Import from ESXi Extremely Slow

Trying to engineer out a way for the qcow2 imports to work with compression, it'd be a significant time saving in transit with sparse disks. But having a problem with the qcow2 conversion process not reading the data fast enough from the buffer, which slows the whole import down.

RAW is getting the expected 250MB/s over the line which equates out to 500MB/s after decompress (due to lots of sparse space). I'm not exactly sure why I can't get the compressed pipe to hit 500MB/s though.

So currently what works:
✅ RAW without compression
✅ RAW with compression
✅ qcow2 without compression

I'll work on it more on Monday.

@kaliszad brought something up to me the otherday about how Vates recently implemented VDDK into their import process with XCP-ng:

https://github.com/vatesfr/xen-orchestra/pull/8840
https://xen-orchestra.com/blog/xen-orchestra-5-110/

In the best case, when using VMs with many snapshots or mostly empty disks, migrations can be up to 100 times faster.
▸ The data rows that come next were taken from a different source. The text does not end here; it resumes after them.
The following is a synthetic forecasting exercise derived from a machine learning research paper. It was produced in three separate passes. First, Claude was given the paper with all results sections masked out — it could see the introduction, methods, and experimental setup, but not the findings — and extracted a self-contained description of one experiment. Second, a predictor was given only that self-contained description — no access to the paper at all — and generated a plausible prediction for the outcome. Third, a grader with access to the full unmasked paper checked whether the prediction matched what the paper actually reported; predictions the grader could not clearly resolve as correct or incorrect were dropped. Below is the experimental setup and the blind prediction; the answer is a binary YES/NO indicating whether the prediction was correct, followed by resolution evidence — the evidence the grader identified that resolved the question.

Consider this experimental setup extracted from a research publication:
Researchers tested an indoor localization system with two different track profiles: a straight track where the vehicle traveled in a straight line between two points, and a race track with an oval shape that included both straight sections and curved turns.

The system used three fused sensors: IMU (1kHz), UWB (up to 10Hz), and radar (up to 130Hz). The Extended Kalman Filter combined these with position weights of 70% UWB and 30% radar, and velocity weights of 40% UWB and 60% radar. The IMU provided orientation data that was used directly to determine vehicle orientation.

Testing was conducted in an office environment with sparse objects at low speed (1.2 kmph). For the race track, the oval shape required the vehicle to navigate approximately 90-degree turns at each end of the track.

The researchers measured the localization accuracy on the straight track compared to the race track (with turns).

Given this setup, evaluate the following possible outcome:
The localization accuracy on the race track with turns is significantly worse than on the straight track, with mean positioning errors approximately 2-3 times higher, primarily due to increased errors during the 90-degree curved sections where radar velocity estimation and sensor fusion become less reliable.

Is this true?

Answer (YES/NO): NO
In our high-performance lab, we measured around 150 MB/s per disk and up to 500 MB/s total, which means an infrastructure with 10 TB of data could be migrated in a single day, with less than five minutes of downtime per VM.
Interestingly they are hitting the same limitations as the current Proxmox import tool with the ~150MB/s per disk. Then they are also hitting the 500MB/s limit that I'm seeing with a single TCP stream. Not even sure if this could be implemented in a sane way due to the qcow2 thing again.

The main issue with qcow2 needs to kinda/sorta read the whole file, not as a stream, when it's converting. So that'd where my FUSE trick comes in, it's showing the qemu-img dd process that it's a whole file, not a stdout coming in. The FUSE allows the small seeks that the qcow2 conversion to have by keeping a small chunk of data in the buffer. But that buffer is having a fit with the compression, I'm not sure if it's because the decompress part gets to the large sparse area towards the end of the disk and starts hammering the buffer or what, but the FUSE isn't liking it lol.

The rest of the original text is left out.